Earnings per share grew at a 4.90% this year and the past 5-year EPS growth rate was 16.20%. Wall Street expectations for earnings next year are negative: a minus 30% year is anticipated. Long-term debt is greatly exceeded by shareholder equity. Intel pays a dividend yield of 2.60%.
J.P. Morgan Chase.
It’s the biggest of the New York City banks with a market capitalization of $490 billion and an enterprise value of $117 billion. The price-earnings ratio is 10 and J.P. Morgan Chase trades at just 1.94 book value. Average daily volume on the New York Stock Exchange is a highly liquid 11 million shares.

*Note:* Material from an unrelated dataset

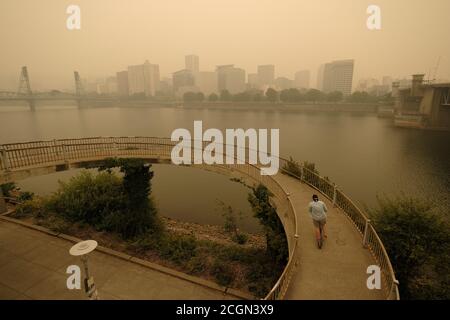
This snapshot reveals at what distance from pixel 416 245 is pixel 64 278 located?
436 inches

The big bank’s earnings per share this year are off by 17.20% and the EPS growth record for the past 5 years is a relatively low 8.10%. The company pays a $4/share dividend which amounts to an annualized yield of 2.39%. Bank analysts will be closely watching how interest rates for 2022 might affect J.P. Morgan Chase.
The telecommunications giant, based in New York, shows a market capitalization of $227 billion and an enterprise value of $395 billion. The Dow Jones Industrial Average component trades with a price-earnings ratio of 10 and at 2.92 book value. These are close to 10-year lows.
Verizon’s earnings per share are down this year by 7.6%. The past 5-year EPS growth rate is a negative .30%. Wall Street analysts expect earnings to begin to increase again next year and over the next 5 years. Investors continue to receive a dividend of $2.56/share for a 4.72% yield.
These 4 are the Dow Jones Industrial Average components with the lowest price-earnings ratios. Some investors used to employ a similar “dogs of the Dow” approach and invest in just these types of equities to the exclusion of all else. Let’s check back in a year from now and see how it worked.
Not investment advice. For educational purposes only. Always consult with a registered investment advisor before making any decisions.